Step 3: Deploy and Schedule the SSIS Package in MSSQL Server
To deploy your SSIS package and schedule it to run once a day, follow these steps:
Deploy the SSIS Package
- Deploy the Package:
- Right-click the project in the Solution Explorer and select “Build” to ensure there are no errors.
- Right-click the project and select “Deploy”.
- The Integration Services Deployment Wizard will open. Follow the steps:
-
Select SSIS in SQL Server as the deployment target.
-
Provide the server name and path where the package will be deployed.
-
Finally, click Deploy to deploy the package.
-
If everything goes well, your package will be deployed.
-
Schedule the Package using SQL Server Agent
Create a New SQL Server Agent Job
-
Connect to your SQL Server instance. Expand the SQL Server Agent node. Right-click Jobs and select New Job.
-
In the “New Job” window, provide a name for the job (e.g., “Daily SSIS Package Run”).
Set Job Steps
- In the Steps page, click New to create a new step.
- Set the Step name (e.g., “Run SSIS Package”).
- Set Type to SQL Server Integration Services Package.
- Set “Package source” to “SSIS Catalog”.
- Select the server and the package you deployed.
-
Click “OK” to save the step.
Set Job Schedule
- In the “Schedules” page, click “New” to create a new schedule.
- Provide a name for the schedule (e.g., “Daily Schedule”).

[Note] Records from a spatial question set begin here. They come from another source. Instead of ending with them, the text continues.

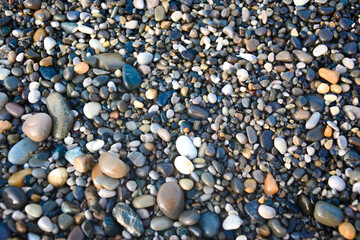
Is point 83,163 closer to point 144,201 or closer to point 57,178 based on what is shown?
point 57,178

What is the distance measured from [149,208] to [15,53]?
1425mm

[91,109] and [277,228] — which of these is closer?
[277,228]

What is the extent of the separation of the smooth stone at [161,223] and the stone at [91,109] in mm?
771

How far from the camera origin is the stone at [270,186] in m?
1.71

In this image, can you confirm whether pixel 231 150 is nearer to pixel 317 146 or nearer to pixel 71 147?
pixel 317 146

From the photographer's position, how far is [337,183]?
5.50 ft

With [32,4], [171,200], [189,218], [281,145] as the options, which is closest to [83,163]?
[171,200]

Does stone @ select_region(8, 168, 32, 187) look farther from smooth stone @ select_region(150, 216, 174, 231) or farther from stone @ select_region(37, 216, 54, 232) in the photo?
smooth stone @ select_region(150, 216, 174, 231)

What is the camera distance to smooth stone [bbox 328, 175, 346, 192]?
1.68m

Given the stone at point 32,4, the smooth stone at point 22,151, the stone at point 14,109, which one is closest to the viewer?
the smooth stone at point 22,151

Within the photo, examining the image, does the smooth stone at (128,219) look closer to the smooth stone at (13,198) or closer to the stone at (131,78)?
the smooth stone at (13,198)

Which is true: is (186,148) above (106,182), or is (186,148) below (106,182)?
above

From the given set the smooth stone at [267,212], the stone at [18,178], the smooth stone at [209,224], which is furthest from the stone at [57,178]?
the smooth stone at [267,212]

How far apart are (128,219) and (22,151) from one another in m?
0.76
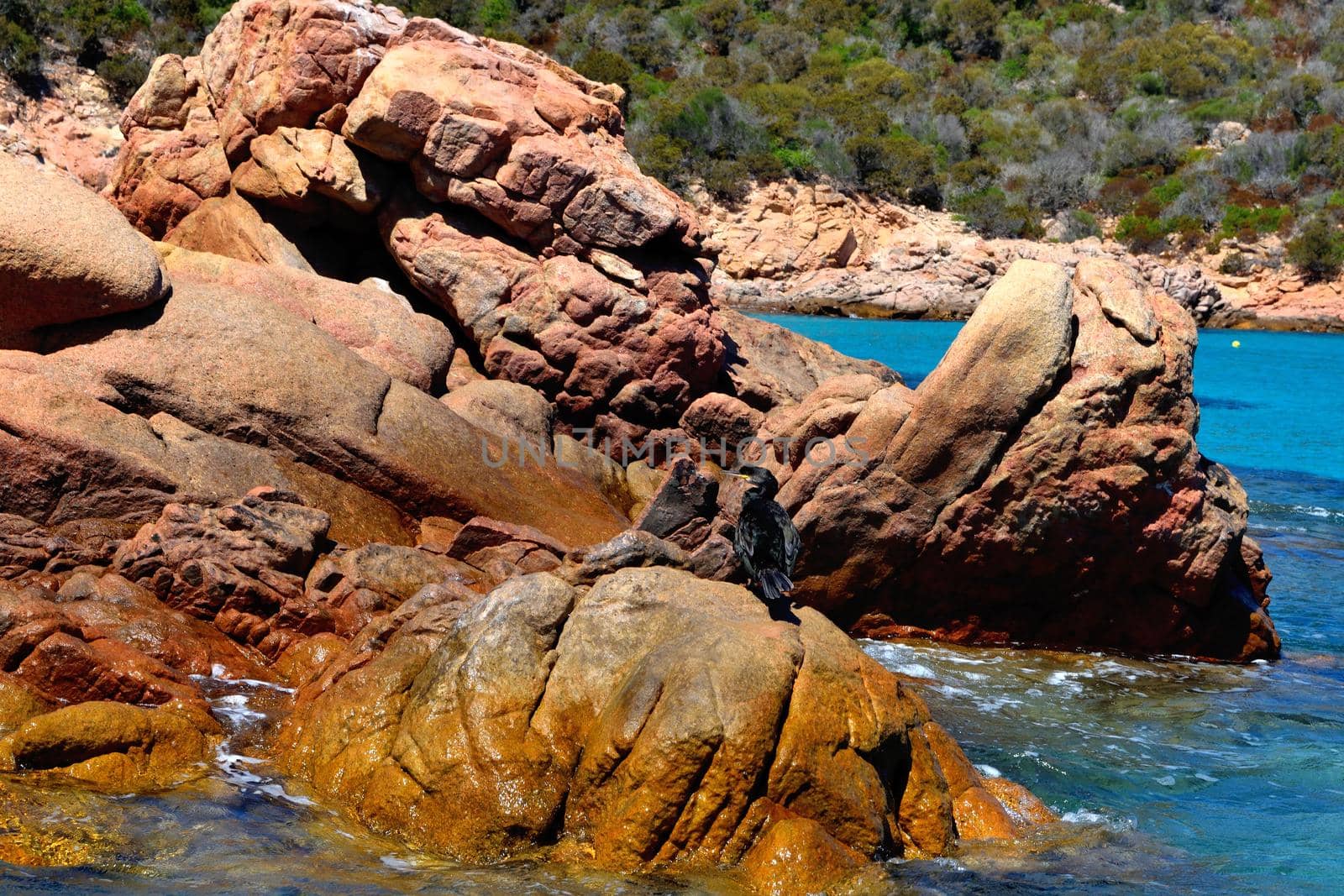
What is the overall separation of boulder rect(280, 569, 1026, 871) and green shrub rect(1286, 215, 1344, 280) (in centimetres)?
3196

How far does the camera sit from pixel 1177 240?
116 feet

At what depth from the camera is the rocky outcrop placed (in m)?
8.64

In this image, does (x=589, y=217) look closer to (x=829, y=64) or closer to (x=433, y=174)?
(x=433, y=174)

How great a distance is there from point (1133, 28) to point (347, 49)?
1650 inches

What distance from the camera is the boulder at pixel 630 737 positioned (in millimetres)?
5121

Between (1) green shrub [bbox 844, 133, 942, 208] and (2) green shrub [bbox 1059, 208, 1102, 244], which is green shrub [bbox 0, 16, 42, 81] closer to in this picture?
(1) green shrub [bbox 844, 133, 942, 208]

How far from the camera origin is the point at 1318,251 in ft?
109

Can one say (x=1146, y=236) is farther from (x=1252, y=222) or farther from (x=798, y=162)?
(x=798, y=162)

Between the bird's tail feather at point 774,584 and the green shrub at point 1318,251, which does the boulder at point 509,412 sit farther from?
the green shrub at point 1318,251

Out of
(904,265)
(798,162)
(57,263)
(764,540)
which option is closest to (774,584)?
(764,540)

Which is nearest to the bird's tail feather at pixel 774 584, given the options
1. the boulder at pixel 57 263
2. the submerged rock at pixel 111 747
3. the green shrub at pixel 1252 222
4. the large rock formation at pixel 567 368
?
the large rock formation at pixel 567 368

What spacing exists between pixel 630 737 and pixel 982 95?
1633 inches

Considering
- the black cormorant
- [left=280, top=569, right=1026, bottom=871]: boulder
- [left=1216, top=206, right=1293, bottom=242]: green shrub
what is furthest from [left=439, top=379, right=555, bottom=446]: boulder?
[left=1216, top=206, right=1293, bottom=242]: green shrub

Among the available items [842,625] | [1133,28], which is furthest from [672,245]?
[1133,28]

- Set the frequency to “Daily”.
- Set the time of day you want the package to run.
-
Click “OK” to save the schedule.
Set Notifications (Optional)
- In the “Notifications” page, set up notifications to receive alerts in case of job failure or success.
Save the Job
- Click “OK” to save the job.
Common Errors and Their Solutions
The most common errors will be related to size mismatch and type mismatch. There will also be Unicode-non-Unicode type mismatch issues.
For text files, choose Unicode string [DT_WSTR] as the output which can be mapped to MSSQL server NVARCHAR variables.

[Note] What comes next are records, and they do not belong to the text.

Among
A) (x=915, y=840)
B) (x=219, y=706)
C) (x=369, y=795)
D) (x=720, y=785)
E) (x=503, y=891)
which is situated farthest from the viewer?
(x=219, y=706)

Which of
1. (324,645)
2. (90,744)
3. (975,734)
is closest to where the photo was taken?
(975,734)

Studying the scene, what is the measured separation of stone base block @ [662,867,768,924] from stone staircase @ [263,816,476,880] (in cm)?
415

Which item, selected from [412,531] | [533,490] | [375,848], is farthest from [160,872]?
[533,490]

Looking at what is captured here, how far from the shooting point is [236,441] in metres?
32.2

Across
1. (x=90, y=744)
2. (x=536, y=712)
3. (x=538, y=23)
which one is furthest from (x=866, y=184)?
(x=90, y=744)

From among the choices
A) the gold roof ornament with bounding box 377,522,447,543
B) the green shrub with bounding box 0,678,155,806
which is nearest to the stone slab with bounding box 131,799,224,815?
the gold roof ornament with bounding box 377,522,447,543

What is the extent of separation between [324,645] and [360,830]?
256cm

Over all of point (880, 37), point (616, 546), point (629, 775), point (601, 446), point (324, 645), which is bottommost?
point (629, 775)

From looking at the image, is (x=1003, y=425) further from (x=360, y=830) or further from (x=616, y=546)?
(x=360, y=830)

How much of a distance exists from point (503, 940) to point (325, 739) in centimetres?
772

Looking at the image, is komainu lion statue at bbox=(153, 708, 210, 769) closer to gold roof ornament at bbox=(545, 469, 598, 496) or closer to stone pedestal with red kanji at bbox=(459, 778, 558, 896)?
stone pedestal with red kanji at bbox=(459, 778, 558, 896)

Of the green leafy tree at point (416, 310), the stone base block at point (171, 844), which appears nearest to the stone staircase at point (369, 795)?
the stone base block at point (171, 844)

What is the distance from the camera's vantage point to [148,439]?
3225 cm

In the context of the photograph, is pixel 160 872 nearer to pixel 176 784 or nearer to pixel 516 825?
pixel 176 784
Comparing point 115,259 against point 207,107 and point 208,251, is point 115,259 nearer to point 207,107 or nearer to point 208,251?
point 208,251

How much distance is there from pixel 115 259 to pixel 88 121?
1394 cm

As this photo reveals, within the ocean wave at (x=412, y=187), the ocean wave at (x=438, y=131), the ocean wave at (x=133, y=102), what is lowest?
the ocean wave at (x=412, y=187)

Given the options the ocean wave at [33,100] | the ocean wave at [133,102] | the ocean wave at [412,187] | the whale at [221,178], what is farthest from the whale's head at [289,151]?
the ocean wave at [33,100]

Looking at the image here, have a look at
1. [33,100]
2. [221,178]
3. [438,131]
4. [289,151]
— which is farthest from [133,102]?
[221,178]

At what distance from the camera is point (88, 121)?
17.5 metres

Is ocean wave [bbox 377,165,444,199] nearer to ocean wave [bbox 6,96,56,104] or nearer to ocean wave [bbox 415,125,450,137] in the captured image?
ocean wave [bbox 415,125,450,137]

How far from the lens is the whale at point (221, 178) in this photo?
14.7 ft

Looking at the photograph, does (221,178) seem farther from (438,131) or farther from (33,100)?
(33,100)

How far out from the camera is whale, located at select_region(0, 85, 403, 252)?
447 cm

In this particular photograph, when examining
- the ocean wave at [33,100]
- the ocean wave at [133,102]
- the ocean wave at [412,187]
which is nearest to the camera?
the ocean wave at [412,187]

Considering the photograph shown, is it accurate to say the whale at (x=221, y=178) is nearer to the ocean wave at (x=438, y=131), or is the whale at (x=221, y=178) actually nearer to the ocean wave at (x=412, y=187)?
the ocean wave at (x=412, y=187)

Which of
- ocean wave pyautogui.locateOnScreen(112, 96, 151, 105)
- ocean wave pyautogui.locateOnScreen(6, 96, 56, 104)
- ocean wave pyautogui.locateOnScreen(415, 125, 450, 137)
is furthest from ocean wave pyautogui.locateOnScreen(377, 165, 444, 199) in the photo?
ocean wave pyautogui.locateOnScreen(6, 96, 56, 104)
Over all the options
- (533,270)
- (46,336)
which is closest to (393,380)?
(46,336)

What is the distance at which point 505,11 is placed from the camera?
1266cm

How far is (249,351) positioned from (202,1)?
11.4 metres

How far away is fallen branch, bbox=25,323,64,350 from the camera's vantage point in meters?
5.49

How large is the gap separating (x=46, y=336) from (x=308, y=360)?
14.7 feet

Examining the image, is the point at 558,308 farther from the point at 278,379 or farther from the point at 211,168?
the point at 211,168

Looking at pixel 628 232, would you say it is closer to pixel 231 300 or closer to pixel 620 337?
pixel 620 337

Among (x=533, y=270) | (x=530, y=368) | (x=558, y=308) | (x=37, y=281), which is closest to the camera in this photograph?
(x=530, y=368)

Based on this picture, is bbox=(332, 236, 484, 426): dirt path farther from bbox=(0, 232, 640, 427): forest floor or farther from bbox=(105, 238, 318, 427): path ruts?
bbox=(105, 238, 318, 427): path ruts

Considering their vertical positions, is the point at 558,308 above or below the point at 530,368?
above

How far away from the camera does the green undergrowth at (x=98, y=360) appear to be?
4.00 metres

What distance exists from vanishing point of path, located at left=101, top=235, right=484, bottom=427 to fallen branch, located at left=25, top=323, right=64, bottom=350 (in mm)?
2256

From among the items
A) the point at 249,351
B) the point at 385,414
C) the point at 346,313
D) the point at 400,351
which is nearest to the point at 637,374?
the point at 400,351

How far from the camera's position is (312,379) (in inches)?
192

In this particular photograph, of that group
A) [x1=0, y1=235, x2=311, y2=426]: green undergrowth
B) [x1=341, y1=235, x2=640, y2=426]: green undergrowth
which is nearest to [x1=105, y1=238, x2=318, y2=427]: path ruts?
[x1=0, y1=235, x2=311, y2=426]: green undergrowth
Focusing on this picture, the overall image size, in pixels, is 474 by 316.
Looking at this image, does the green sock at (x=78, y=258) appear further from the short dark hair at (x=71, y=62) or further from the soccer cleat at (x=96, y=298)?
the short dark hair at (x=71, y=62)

I was able to ingest data from .csv files correctly using the DT_STR format. This means the data can come in as DT_STR, but it needs to go into MSSQL as DT_WSTR.
The coverage_details
field was the largest in the .csv file and caused the most errors. So, I will explain the errors using this field as an example.

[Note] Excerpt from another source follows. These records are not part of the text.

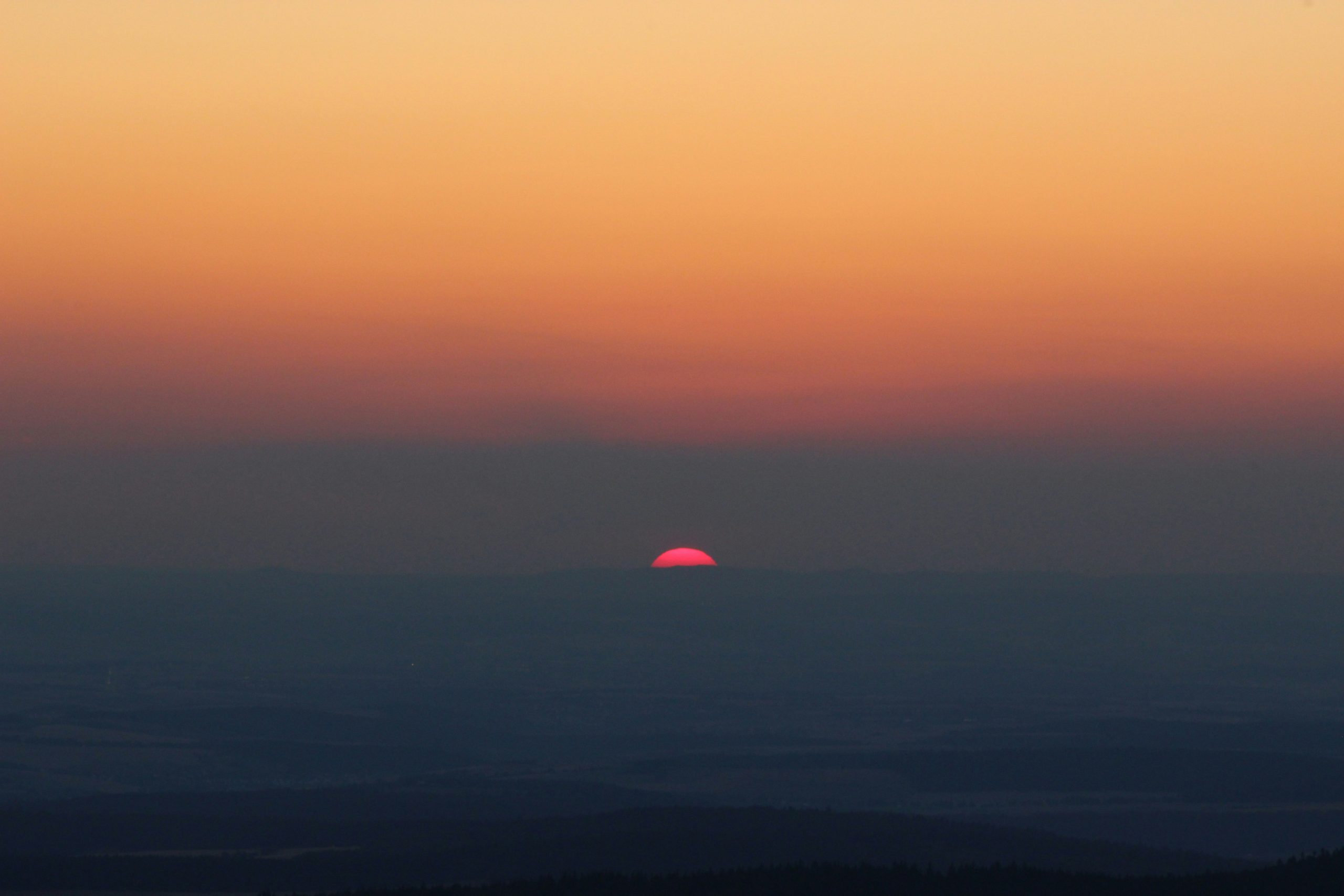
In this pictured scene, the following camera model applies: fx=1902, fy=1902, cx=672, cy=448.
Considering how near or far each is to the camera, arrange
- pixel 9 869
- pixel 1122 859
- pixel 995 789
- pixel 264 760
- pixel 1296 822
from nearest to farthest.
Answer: pixel 1122 859, pixel 9 869, pixel 1296 822, pixel 995 789, pixel 264 760

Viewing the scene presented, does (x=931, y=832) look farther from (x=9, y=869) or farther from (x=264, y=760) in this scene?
(x=264, y=760)

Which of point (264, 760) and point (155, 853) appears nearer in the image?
point (155, 853)

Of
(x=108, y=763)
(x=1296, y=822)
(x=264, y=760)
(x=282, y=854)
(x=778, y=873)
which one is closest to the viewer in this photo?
(x=778, y=873)

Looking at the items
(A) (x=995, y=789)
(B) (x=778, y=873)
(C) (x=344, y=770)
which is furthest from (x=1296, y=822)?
(C) (x=344, y=770)

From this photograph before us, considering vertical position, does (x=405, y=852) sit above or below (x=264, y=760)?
below

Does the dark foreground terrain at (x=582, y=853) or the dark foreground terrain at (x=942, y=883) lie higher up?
the dark foreground terrain at (x=582, y=853)

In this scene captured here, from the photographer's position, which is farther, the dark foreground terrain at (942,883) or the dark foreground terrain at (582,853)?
the dark foreground terrain at (582,853)

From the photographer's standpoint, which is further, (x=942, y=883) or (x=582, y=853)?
(x=582, y=853)

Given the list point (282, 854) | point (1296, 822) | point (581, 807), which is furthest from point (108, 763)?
point (1296, 822)

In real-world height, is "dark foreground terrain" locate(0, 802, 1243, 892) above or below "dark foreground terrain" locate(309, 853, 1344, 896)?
above

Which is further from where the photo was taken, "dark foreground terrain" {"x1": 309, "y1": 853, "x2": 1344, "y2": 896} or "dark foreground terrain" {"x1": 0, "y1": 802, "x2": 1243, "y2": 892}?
"dark foreground terrain" {"x1": 0, "y1": 802, "x2": 1243, "y2": 892}

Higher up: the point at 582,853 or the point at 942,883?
the point at 582,853
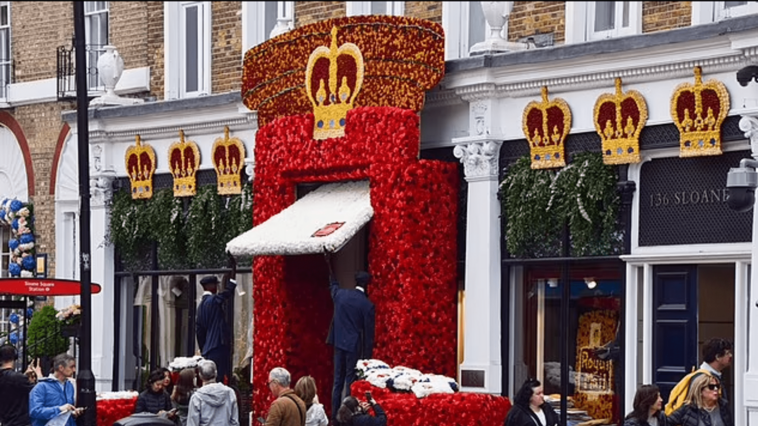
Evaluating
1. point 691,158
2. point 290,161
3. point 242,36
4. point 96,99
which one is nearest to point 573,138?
point 691,158

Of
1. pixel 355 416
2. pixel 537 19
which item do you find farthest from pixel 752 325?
pixel 537 19

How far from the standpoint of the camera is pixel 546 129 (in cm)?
2231

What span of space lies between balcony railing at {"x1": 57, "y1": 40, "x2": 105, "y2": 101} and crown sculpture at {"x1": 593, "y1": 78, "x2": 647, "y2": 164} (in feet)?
35.1

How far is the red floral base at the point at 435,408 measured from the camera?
21.1 meters

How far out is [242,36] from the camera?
28.2m

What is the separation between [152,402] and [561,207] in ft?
16.9

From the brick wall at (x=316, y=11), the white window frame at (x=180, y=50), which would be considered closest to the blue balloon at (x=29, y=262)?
the white window frame at (x=180, y=50)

Input and Output Properties Tab - Common place for error troubleshooting
Go to the Input and Output Properties in the Advanced Editor (right-click the step).
Truncation Errors
If coverage_details
is set to 50 characters in External Columns but the actual data is 200 characters, SSIS will try to fit long text into a smaller space, causing a truncation error. The error message will say, “Text was truncated or one or more characters had no match in the target code page.”
Data Conversion Errors
If coverage_details
is defined as a numeric column in SSIS but the source file contains text data, a conversion error will occur. The error message will say, “Data conversion failed. The data conversion for column ‘coverage_details’ returned status value 2 and status text ‘The value could not be converted because of a potential loss of data.’”
Mapping Errors
These happen when the source column and destination column are not compatible in terms of data types or lengths. For example, if coverage_details
is set to 200 characters in SSIS but the SQL Server table defines it as 100 characters, SSIS will not be able to map the data correctly. The error message will say, “Cannot convert between Unicode and non-Unicode string data types.”
SSIS toolbox not visible
In the newer version of VS sometimes the SSIS Toolbox might be absent. You just have to right-click and select SSIS Toolbox. That’s it.
SSISDB not found
An Integration Services catalog (SSISDB) was not found on this server instance. To deploy a project to this server, you must create the SSISDB catalog. Open the Create Catalog dialog box from the Integration Services Catalogs node.
Resolution
- Open SSMS and connect to your SQL Server instance.
- In the Object Explorer, expand the “Integration Services Catalogs” node.
-
Right-click and select “Create Catalog…”.
-
In the “Create Catalog” dialog box, check the “Enable CLR Integration” checkbox.
- Enter a password for the SSISDB database master key. This password will be used to secure the catalog.
-
Click “OK” to create the catalog. You will see a SSISDB created inside the Integration Services Catalogs folder. Now, you can deploy your projects here.